|Sixteen tracks of solo bass, some of it multi-tracked but all of it sparse and atmospheric. Hunter gets points for his clean technique and good taste (no slap-n-tapathons here), and his interpretation of Dave Holland's "Conference of the Birds" is especially lyrical.|
Bassplayer. August 1995
Steve Hunter has compiled an impressive solo bass effort on Night People. Hunter creates an amazing texture with the combination of bass lines, chordal phrasings and rhythms, and superimposed melody lines. This combination of voicing and textures that he projects will leave listeners questioning whether he has actually used bass for all of the voices deployed. But, rest assured because despite the illusion that there are three different instruments playing simultaneously at times, Hunter has accomplished it all on the five string bass.
Besides the technical marvel of what Hunter has accomplished for solo bass guitar, he has also put together some tasty arrangements that demonstrate his skill in the craft of musical composition. The form is an interesting combination of classically-influenced, 20th century, and jazz styles. Hunter does not sit idle in stagnate modes, simple harmonization, or repetitive motives, but instead puts a great effort into the exploration of all of these facets of his music. And, this is how he manages to keep an entire album of solo bass interesting.
Fans of bass guitar and solo bass will want to check out this CD from Steve Hunter. But, don't go by my appraisal. This is the CD that Chick Corea called "...a wonderful album of solo bass - very artful and melodic."
Steve Hunter has produced a work of sometimes exquisite beauty that is a million miles away from a self indulgent exercise the concept might suggest. Night People is an exploration of melody as much as rhythm and contains a surprising range of colours and textures on material ranging from free improvisations to composed pieces using solo and multi-tracked five-string bass.
Rolling Stone, June 1995
… Just as peaceful. as beautiful and even as impressive is Steve Hunter's solo five-string electric bass guitar recital. What a tone! The phrasing is full of contained passion, and Hunter's compositions are quite outstanding. Furthermore, his performance of Dave Holland's "Conference of the Birds" prompted me to get out the deliriously beautiful ECM album of the same name. Many thanks for that.
Sydney Morning Herald.
This is supposedly a world first: an entire album of nothing but bass guitar. If that sounds excessively eclectic, think again. This is not any old bass guitarist: Steve Hunter is a magician whose mid-boggling technique allows him to do things lesser mortals could not conceive of on his 5-string instrument. Notice I did not say "solo" bass. Hunter creates considerable variation in style and texture by judicious use of multi-tracking on some pieces. His forays in the upper register are almost indistinguishable from a singing classical guitar. This must be heard to be believed. The compositions generally evoke stillness, loneliness, or crystalline beauty, as suggested but he inclusion of Chick Corea's timeless Crystal Silence. Another of my all-time favourite pieces is also covered: Dave Holland's magnificent "Conference of the Birds", which works brilliantly in this format.

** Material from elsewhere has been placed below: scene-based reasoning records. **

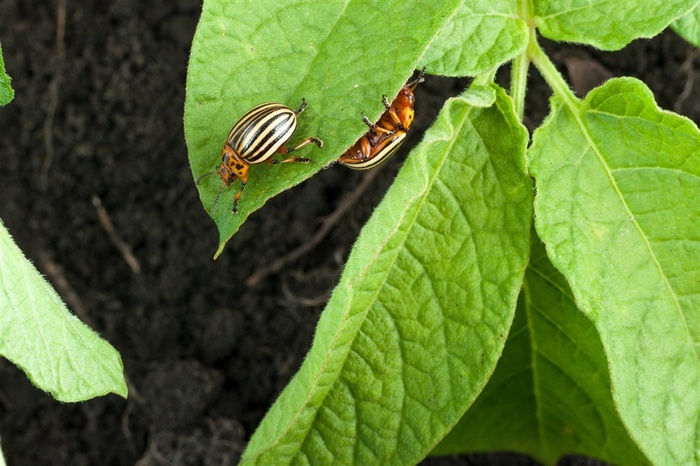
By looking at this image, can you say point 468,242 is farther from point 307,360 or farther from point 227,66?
point 227,66

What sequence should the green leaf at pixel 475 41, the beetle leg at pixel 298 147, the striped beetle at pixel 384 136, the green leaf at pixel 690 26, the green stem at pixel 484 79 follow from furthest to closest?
the green leaf at pixel 690 26 < the striped beetle at pixel 384 136 < the green stem at pixel 484 79 < the green leaf at pixel 475 41 < the beetle leg at pixel 298 147

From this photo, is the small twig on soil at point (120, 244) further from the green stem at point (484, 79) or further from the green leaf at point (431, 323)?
the green stem at point (484, 79)

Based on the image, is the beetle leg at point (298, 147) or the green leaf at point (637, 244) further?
the green leaf at point (637, 244)

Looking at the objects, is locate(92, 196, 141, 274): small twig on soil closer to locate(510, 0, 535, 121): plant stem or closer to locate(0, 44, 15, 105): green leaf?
locate(0, 44, 15, 105): green leaf

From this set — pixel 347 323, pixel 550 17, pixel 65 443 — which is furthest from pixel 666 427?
pixel 65 443

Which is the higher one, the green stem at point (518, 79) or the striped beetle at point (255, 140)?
the green stem at point (518, 79)

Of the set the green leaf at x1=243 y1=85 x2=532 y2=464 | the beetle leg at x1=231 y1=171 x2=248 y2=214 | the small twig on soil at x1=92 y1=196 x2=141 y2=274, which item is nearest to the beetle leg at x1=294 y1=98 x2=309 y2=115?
the beetle leg at x1=231 y1=171 x2=248 y2=214

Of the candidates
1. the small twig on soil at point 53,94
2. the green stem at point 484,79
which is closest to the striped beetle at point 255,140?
the green stem at point 484,79

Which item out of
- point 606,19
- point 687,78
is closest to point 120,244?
point 606,19
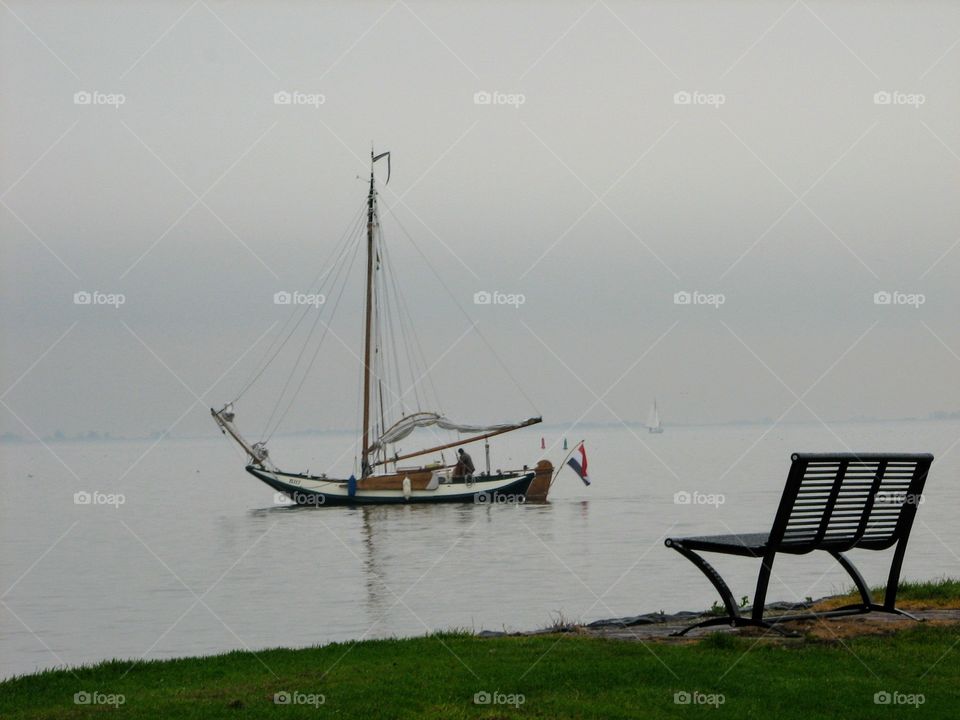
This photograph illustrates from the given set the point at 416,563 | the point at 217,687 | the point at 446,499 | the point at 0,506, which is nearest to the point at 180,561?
the point at 416,563

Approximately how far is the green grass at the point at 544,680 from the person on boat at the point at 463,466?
1987 inches

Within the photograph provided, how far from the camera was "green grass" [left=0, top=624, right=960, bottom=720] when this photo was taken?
23.9 feet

Australian Jazz & Blues. Vol 1, No 6
This CD strikes me as being a little like a magic realist novel. It unfolds gently, without recourse to grand hyperbole, but creates atmospheres resonant with unseen images and whispered rumours of imminent incidents. The mist unusual, perhaps even amazing element of this is that Night People is a solo recording. The only instrument utilised is Hunter's five strong electric bass. Ostensibly a jazz record, the moods Hunter captures go along way beyond being purely jazz. There is a folk feel predominant throughout the recording, and for the most part fusion drudgery is thankfully kept at arm's length. Curiouser and curiouser, as someone famous said. The local music scene is indeed a many be-plectrum fingered beast.
The Drum Media February 1995
Whether hes playing solo bass or against a dubbed bass track, his touch and smoky tone are consistently evident. His use of dynamics is nothing short of expansive and he really knows how to exploit his instrument's voicings. This is obvious from his excellent chordal work.
On Night People, you hear comprehensively for the first time a remarkably lyrical Hunter, exploring the timbral possibilities of his instrument through subtle understatement and poignant romance. There are moments on Night People where, if you didn't know it was only bass guitar you were listening to, you could mistake it for a Spanish guitar exploring a tone poem, say, over a bass, the playing is so lyrical.
The Drum Media January 1995
An album strictly for true lovers of the bass guitar… The material is generally gentle but very imaginative and beautifully performed.… The majority of the material is original, delightful and inspiring to those who are playing basic bass and looking to push the instrument to new heights. This album represents the kind of recording we are often asked about in Bassist as such commercial bass performances are rare and often hard to come by.